TEXT PROVIDED –
────────────────────

Why Schema Evolution

Schema evolution is the practice of changing message formats in a way that doesn't break existing producers or consumers.

Two rules govern this: backward compatibility (new consumers can read old messages) and forward compatibility (old consumers can read new messages).

The Problem#

In a distributed system, producers and consumers deploy independently. You can never guarantee they update at the same time.

Producer adds a new field:

Old: { "order_id": 123, "amount": 50.0 }
New: { "order_id": 123, "amount": 50.0, "currency": "USD" }

Consumer hasn't been updated yet. What happens? Depends on how strictly the consumer is written — it might crash, produce wrong results, or silently drop data.

This is the schema evolution problem — how do you change message formats without breaking producers or consumers?

Two Compatibility Rules#

Backward Compatibility#

New consumer can read old messages.

Producer sends old format (no currency). Consumer is already updated and expects currency.

Consumer must handle missing fields gracefully — use a default value instead of crashing.

Old message:  { order_id: 123, amount: 50.0 }
New consumer: reads order_id=123, amount=50.0, currency=DEFAULT ✅

Forward Compatibility#

Old consumer can read new messages.

────────────────────

DATASET SECTION –
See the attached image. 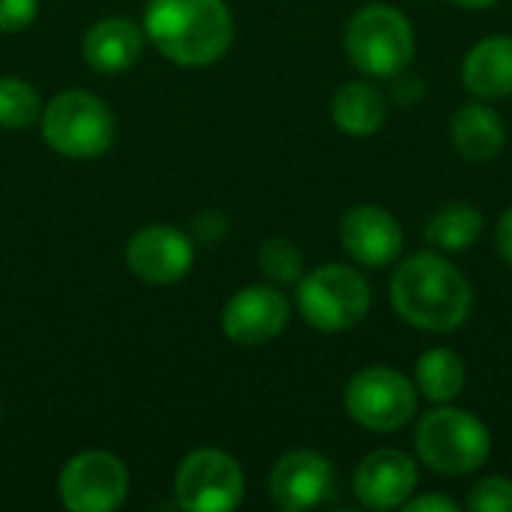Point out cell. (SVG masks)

────────────────────

SHORT TASK 1 –
Name every field that appears in the new order message in the schema evolution text.
SHORT TASK 2 –
Resume the schema evolution text after its final sentence, "Old consumer can read new messages."
The listing is separate material, unrelated to the text on schema evolution.

WRITTEN RESPONSE 1 –
order_id, amount, currency

WRITTEN RESPONSE 2 –
Producer sends new format (with currency). Consumer is not yet updated.

Consumer must ignore unknown fields gracefully instead of crashing.

New message:  { order_id: 123, amount: 50.0, currency: "USD" }
Old consumer: reads order_id=123, amount=50.0, ignores currency ✅

Why Rules Aren't Enough#

You can document these rules, but you can't rely on every developer remembering to: - Always set default values for new fields - Always ignore unknown fields - Never change field types incompatibly

One mistake and consumers start crashing in production.

The solution: enforce compatibility automatically via a Schema Registry — a central gatekeeper that rejects incompatible schema changes before they reach Kafka.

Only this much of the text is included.